→ Given data:
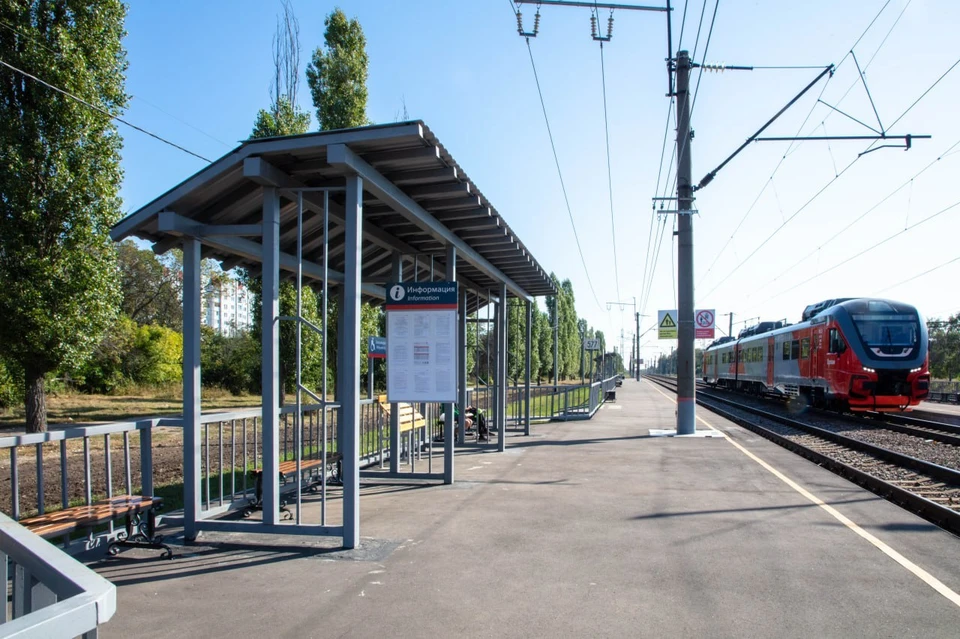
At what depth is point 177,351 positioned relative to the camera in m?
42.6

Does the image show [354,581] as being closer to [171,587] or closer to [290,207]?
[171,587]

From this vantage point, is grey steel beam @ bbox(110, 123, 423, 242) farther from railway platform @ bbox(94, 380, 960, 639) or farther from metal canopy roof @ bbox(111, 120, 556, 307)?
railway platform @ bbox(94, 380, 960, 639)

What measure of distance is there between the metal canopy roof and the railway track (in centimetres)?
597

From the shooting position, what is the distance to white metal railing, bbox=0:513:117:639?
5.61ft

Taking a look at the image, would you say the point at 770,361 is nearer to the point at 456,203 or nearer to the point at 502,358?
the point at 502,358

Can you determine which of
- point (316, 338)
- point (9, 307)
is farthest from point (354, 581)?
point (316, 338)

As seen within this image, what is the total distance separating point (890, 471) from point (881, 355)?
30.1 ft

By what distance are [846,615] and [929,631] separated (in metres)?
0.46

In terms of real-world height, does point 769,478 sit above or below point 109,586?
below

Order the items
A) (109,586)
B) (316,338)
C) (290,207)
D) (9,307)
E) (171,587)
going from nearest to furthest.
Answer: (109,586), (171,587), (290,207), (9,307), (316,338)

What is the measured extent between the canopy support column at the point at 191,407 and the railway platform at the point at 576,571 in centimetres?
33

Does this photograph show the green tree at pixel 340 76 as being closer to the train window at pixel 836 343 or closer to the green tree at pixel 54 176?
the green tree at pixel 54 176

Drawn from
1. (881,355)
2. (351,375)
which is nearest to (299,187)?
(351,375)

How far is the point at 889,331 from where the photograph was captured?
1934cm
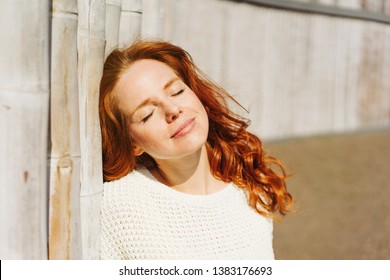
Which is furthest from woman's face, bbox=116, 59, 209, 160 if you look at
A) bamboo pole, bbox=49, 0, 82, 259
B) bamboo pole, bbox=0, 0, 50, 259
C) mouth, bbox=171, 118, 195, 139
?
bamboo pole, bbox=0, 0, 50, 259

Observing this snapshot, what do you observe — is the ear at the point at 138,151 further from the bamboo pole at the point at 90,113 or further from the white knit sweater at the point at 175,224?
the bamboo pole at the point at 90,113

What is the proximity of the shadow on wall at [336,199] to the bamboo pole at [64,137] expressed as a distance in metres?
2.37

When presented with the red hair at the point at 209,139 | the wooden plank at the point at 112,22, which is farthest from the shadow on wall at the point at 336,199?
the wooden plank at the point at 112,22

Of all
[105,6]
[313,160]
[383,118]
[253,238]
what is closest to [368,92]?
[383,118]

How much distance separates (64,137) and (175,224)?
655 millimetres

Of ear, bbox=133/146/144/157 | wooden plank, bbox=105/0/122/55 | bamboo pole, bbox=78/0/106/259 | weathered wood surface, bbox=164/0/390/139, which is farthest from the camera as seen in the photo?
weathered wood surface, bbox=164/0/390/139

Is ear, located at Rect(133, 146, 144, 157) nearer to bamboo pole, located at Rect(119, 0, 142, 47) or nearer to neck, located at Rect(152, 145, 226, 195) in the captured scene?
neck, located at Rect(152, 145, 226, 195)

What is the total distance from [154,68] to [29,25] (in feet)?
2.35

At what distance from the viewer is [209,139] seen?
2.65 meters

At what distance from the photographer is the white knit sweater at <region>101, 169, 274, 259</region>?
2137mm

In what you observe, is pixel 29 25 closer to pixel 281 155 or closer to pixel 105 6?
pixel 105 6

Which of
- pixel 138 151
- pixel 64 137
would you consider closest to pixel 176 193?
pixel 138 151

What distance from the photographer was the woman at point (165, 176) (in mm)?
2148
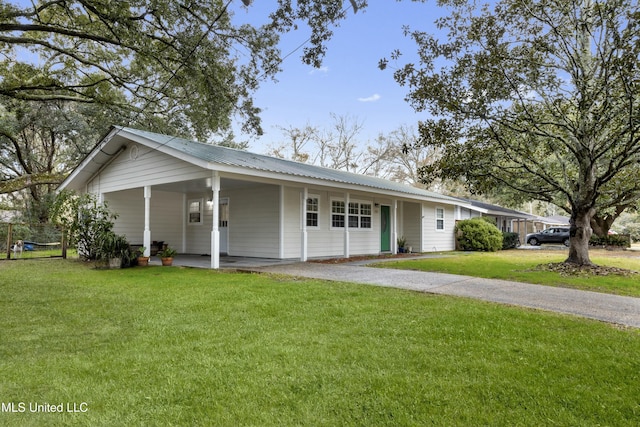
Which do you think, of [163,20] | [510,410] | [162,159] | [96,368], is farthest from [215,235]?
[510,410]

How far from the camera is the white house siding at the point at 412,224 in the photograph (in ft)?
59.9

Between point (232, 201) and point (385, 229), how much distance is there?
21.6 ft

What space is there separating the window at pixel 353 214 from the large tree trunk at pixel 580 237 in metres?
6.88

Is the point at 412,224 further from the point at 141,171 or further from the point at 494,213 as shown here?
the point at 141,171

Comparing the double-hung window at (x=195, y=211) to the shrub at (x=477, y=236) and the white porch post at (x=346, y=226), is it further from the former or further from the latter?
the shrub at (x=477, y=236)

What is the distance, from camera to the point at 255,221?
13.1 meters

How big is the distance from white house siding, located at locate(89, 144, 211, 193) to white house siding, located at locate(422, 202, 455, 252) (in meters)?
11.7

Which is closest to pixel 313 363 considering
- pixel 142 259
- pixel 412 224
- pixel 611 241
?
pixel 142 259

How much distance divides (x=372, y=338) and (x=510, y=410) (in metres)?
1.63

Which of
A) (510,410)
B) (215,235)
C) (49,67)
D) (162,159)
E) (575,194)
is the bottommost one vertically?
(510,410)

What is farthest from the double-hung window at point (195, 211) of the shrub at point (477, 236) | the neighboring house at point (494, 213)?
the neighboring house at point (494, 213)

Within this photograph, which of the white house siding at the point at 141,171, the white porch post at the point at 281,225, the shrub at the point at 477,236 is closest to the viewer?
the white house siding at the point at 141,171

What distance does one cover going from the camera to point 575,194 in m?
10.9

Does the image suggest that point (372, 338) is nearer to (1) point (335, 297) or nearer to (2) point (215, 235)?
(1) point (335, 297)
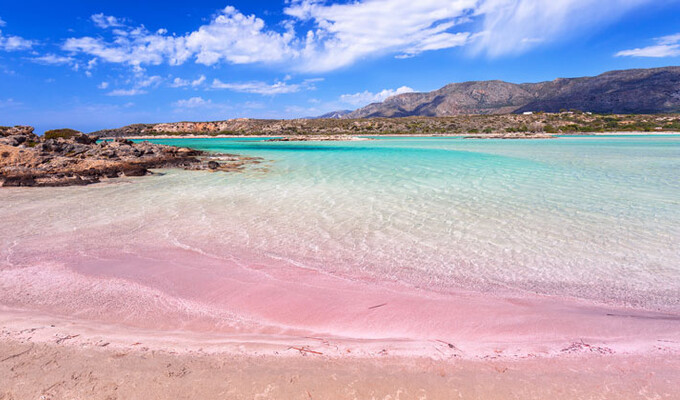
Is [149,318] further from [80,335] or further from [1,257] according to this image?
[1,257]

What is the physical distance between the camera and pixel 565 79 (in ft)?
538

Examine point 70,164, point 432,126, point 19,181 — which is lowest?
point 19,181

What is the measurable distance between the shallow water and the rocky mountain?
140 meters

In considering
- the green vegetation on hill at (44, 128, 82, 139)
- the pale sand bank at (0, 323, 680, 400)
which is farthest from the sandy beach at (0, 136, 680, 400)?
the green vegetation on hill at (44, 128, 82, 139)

...

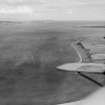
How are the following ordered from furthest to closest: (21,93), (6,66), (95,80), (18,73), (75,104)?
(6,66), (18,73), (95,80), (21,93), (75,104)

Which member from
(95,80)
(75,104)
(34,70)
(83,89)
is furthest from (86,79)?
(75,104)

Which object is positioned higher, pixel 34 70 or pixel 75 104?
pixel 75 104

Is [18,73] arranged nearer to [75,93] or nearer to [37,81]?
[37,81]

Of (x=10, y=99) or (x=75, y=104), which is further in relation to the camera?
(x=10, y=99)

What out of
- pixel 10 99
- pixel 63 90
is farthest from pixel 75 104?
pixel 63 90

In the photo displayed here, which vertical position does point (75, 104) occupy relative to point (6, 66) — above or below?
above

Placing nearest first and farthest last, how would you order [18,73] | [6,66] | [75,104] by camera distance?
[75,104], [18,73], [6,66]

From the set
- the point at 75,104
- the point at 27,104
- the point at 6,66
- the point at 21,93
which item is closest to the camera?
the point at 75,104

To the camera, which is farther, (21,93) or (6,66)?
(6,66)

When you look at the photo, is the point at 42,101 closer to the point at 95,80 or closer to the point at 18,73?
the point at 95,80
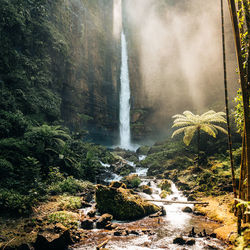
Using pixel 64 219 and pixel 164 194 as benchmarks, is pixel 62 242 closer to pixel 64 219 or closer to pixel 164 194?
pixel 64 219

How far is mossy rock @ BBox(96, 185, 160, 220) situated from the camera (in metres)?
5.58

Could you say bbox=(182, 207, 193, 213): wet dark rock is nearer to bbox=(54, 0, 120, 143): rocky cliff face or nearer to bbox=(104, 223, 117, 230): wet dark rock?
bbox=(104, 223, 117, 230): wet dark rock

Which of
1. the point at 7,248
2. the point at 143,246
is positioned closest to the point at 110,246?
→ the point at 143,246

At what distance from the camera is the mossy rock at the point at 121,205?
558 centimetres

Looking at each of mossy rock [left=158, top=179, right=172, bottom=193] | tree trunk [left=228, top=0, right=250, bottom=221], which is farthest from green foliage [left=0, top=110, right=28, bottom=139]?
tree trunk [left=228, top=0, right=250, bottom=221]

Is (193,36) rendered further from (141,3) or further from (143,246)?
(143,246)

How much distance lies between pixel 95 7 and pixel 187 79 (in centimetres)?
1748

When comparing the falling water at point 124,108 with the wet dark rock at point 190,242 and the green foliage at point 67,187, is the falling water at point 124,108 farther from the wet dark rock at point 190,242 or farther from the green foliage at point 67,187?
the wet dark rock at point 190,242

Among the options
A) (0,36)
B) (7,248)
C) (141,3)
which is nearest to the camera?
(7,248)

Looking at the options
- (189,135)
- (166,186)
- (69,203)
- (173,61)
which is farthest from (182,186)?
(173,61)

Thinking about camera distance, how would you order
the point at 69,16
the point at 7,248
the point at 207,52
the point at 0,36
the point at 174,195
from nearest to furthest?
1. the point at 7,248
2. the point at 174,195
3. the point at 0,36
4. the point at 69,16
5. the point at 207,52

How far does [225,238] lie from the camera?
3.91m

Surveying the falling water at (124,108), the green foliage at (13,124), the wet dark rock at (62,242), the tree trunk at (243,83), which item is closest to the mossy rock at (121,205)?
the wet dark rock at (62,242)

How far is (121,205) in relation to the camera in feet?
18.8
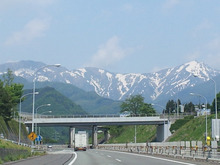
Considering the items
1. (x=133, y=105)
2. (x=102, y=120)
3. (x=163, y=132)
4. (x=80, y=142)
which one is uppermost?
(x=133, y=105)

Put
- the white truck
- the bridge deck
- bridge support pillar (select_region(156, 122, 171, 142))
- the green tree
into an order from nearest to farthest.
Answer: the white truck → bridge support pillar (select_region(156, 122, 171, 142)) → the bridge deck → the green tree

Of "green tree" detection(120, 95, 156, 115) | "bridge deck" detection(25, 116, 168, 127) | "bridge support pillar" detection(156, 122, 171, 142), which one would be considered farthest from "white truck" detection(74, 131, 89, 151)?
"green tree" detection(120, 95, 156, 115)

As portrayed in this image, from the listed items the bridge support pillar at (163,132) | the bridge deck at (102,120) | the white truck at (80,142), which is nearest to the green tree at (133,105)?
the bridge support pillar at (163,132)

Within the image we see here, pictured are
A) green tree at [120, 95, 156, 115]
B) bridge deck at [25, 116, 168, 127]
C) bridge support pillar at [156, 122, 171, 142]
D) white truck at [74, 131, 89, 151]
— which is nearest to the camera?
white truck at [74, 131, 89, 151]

---

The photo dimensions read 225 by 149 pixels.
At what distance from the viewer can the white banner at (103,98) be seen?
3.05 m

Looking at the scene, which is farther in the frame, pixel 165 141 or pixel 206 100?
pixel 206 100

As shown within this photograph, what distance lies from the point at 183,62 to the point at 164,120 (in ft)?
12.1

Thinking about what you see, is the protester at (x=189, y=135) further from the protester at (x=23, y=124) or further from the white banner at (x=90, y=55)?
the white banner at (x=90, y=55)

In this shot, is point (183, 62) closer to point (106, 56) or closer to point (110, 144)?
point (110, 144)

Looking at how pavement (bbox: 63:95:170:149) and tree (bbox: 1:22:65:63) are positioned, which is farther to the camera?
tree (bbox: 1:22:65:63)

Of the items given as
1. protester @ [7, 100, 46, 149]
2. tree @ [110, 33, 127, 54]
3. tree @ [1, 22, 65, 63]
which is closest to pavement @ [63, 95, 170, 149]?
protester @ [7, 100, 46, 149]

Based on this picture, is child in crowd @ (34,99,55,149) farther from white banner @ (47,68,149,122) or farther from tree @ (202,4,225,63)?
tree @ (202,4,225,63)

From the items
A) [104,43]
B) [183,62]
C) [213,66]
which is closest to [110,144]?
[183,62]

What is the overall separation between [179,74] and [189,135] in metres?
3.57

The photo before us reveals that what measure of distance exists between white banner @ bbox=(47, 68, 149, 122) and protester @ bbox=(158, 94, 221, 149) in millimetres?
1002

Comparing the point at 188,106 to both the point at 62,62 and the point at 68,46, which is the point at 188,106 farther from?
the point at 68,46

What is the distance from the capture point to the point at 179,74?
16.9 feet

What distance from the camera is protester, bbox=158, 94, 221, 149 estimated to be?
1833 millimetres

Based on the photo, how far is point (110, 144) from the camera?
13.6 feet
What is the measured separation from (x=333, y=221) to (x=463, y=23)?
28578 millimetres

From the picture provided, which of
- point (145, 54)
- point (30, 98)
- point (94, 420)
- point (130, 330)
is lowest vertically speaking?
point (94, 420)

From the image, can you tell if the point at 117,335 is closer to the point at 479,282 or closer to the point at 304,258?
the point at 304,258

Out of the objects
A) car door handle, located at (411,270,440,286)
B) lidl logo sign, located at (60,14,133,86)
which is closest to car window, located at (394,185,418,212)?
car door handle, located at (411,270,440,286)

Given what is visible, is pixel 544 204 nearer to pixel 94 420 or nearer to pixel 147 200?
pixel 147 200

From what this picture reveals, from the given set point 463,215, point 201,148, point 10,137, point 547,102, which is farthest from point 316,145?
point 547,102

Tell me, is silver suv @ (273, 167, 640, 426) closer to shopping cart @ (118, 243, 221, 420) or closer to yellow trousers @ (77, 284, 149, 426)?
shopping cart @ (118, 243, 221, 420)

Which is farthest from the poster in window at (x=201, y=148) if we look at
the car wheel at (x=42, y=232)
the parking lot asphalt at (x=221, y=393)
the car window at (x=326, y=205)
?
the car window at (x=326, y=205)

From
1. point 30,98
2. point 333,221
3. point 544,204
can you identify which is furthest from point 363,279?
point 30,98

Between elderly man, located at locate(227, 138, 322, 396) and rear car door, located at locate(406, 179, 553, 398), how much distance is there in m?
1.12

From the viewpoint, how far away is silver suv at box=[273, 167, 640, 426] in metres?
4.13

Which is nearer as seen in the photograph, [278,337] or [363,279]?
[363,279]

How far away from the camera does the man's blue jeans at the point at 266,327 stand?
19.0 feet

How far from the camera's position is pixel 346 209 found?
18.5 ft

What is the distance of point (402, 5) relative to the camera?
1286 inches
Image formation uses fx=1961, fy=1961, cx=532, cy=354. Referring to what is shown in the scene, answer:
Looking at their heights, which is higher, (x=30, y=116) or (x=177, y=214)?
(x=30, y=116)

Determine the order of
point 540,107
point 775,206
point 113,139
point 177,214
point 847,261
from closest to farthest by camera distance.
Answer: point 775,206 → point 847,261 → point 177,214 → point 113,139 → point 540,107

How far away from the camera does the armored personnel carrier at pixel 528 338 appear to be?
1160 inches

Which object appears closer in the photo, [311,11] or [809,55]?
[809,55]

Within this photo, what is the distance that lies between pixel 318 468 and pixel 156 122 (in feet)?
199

→ Work instructions:
Extract each line from the entries above that contains the word "seen".

→ Result:
As seen within this image, what is the total distance separating point (890, 471) from point (881, 355)?
Of ear, bbox=133/146/144/157 | wooden plank, bbox=105/0/122/55 | bamboo pole, bbox=78/0/106/259 | weathered wood surface, bbox=164/0/390/139, which is farthest from the camera as seen in the photo?
At what distance from the viewer is [209,139] seen?
At what distance from the viewer can the white banner at (103,98) be seen?
Which is nearer as seen in the photograph, [278,337] or [363,279]?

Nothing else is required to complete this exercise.